_PARTS OF THE EXERCISE_:
A: In the workflow diff, rewrite the block that begins "compare:" as a short bulleted list that keeps its main facts.
B: Carry the workflow diff forward from its last line, keeping the same diff format.

_DOCUMENT PASSAGE_:

Testing comparison

etpeterson · etpeterson · commit a5c5f9b18e20 · 2023-12-21T22:41:04.000-08:00
diff --git a/.github/workflows/analysis.yml b/.github/workflows/analysis.yml
@@ -145,3 +145,26 @@ jobs:
               durations.pdf
               curve_plot.pdf
               fitted_curves.pdf
+
+  compare:
+    runs-on: ubuntu-latest
+    needs: merge
+    steps:
+      - uses: actions/checkout@v3
+      - name: Set up R
+        uses: r-lib/actions/setup-r@v2
+        with: 
+          use-public-rspm: true
+      - name: Install R dependencies
+        uses: r-lib/actions/setup-r-dependencies@v2
+        with:
+          packages: |
+            any::tidyverse
+            any::stats
+            any::assertr
+      - name: Download artifacts
+        uses: actions/download-artifact@v3
+        with:
+          name: Data
+      - name: Test against previous results
+        run: Rscript --vanilla tests/IVIMmodels/unit_tests/compare.r test_output.csv test_reference.csv reference_output.csv test_results.csv
diff --git a/.github/workflows/unit_test.yml b/.github/workflows/unit_test.yml
@@ -23,6 +23,7 @@ jobs:
         uses: actions/setup-python@v4
         with:
           python-version: ${{ matrix.python-version }}
+          cache: 'pip'
       # You can test your matrix by printing the current Python version
       - name: Display Python version
         run: python -c "import sys; print(sys.version)"

_DATA RECORDS_:
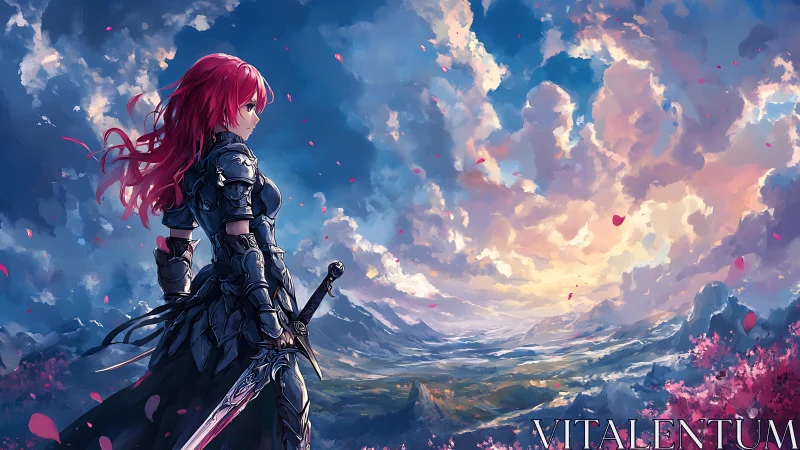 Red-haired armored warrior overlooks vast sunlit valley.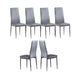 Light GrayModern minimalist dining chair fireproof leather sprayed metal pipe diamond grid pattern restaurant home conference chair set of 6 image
--
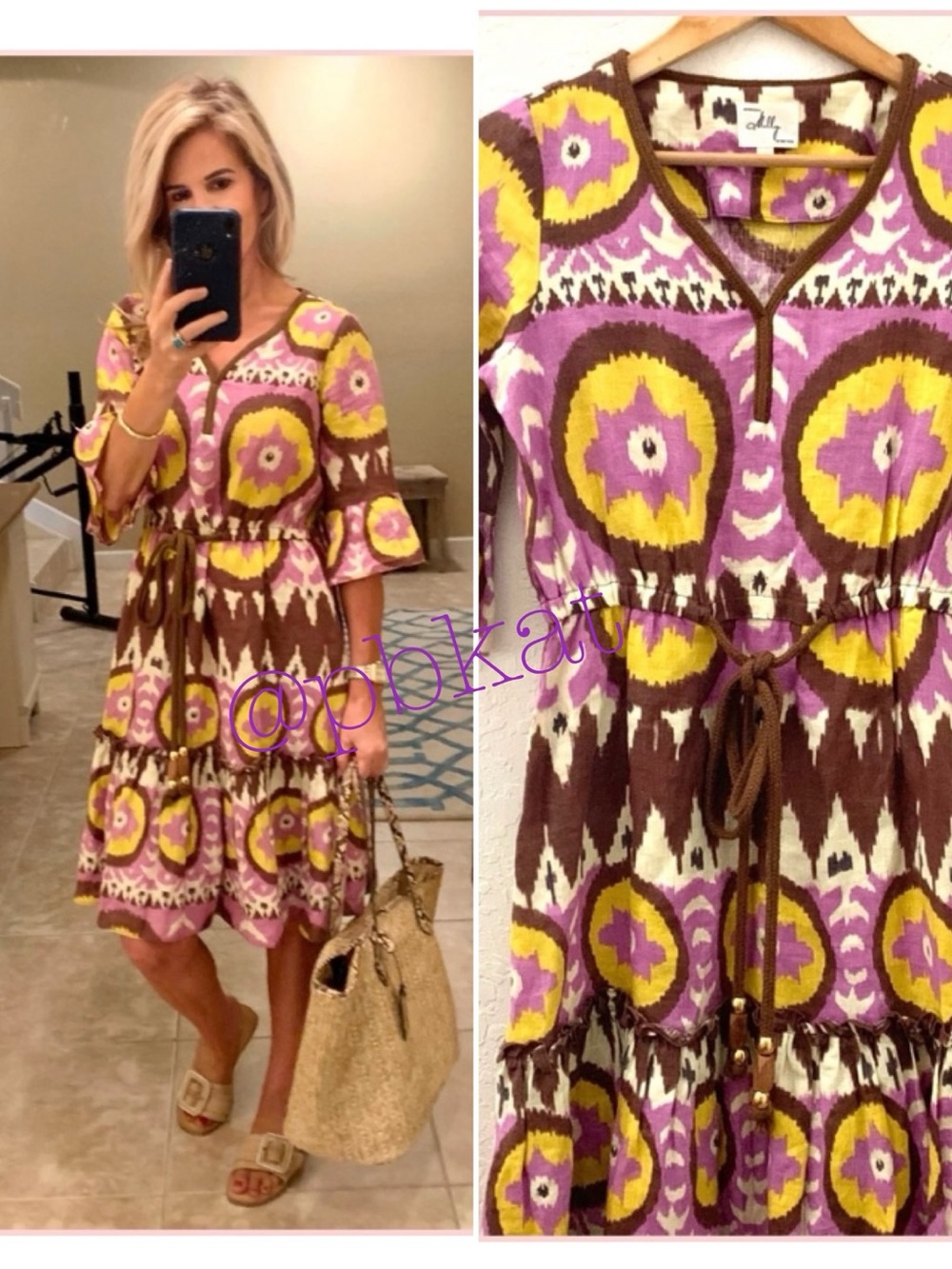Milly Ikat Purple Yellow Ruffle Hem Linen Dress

_RESPONSES TO THE EXERCISE_:
A:
- Job name: compare
- Runs on: ubuntu-latest
- Waits for: the merge job
- Steps:
  - Check out the code with actions/checkout@v3.
  - Set up R with r-lib/actions/setup-r@v2, using public RSPM.
  - Install the R packages tidyverse, stats and assertr with r-lib/actions/setup-r-dependencies@v2.
  - Download the artifact named Data with actions/download-artifact@v3.
  - Test against previous results by running tests/IVIMmodels/unit_tests/compare.r through Rscript --vanilla. The files given are test_output.csv, test_reference.csv, reference_output.csv and test_results.csv.

B:
diff --git a/tests/IVIMmodels/unit_tests/compare.r b/tests/IVIMmodels/unit_tests/compare.r
@@ -0,0 +1,210 @@
+#!/usr/bin/env Rscript
+
+#Run like this:
+#Rscript --vanilla tests/IVIMmodels/unit_tests/compare.r test_output.csv test_reference.csv reference_output.csv test_results.csv
+
+args = commandArgs(trailingOnly=TRUE)
+# Define file paths
+test_file <- "test_output.csv"
+test_reference_file <- "test_reference.csv"
+reference_file <- "" #"reference_output.csv"
+test_result_file <- "test_results.csv"
+
+
+if (length(args)>=1) {
+   test_file = args[1]
+}
+if (length(args)>=2) {
+    test_reference_file = args[2]
+}
+if (length(args)>=3) {
+    reference_file = args[3]
+}
+if (length(args)>=4) {
+    test_result_file = args[4]
+}
+
+
+# Load required libraries
+library(tidyverse)
+library(stats)
+# library(testit)
+library(assertr)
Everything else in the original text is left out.